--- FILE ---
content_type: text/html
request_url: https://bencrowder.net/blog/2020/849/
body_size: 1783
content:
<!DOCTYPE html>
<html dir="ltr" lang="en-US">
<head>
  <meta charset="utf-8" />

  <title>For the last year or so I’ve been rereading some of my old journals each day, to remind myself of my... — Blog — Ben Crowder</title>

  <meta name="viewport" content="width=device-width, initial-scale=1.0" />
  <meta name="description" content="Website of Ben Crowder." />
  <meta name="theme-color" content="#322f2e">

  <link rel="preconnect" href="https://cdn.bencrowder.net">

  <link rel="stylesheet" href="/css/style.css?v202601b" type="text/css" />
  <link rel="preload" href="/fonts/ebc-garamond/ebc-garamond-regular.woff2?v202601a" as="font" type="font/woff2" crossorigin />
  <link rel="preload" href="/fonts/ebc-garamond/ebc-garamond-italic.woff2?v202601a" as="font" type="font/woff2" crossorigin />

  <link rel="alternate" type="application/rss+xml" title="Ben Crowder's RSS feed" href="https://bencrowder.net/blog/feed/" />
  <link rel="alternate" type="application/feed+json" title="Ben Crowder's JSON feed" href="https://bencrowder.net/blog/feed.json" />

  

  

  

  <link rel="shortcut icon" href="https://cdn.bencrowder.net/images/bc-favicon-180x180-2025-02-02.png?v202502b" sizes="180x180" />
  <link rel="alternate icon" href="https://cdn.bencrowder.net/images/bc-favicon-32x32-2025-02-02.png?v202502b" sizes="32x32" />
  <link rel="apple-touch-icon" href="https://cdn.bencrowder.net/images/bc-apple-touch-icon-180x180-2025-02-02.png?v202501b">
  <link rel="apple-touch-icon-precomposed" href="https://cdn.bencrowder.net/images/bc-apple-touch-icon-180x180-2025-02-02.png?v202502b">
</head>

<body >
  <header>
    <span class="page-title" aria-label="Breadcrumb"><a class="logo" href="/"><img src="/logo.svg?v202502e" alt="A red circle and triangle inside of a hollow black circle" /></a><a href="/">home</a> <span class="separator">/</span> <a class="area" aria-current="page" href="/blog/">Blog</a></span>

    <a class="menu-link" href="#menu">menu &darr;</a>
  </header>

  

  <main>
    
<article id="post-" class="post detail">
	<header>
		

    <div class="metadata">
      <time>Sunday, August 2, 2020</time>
------------------------------------------------
ACTIVITY: Copy out each line of the listing that contains the word "sizes".

THE COMPLETED TASK:
  <link rel="shortcut icon" href="https://cdn.bencrowder.net/images/bc-favicon-180x180-2025-02-02.png?v202502b" sizes="180x180" />
  <link rel="alternate icon" href="https://cdn.bencrowder.net/images/bc-favicon-32x32-2025-02-02.png?v202502b" sizes="32x32" />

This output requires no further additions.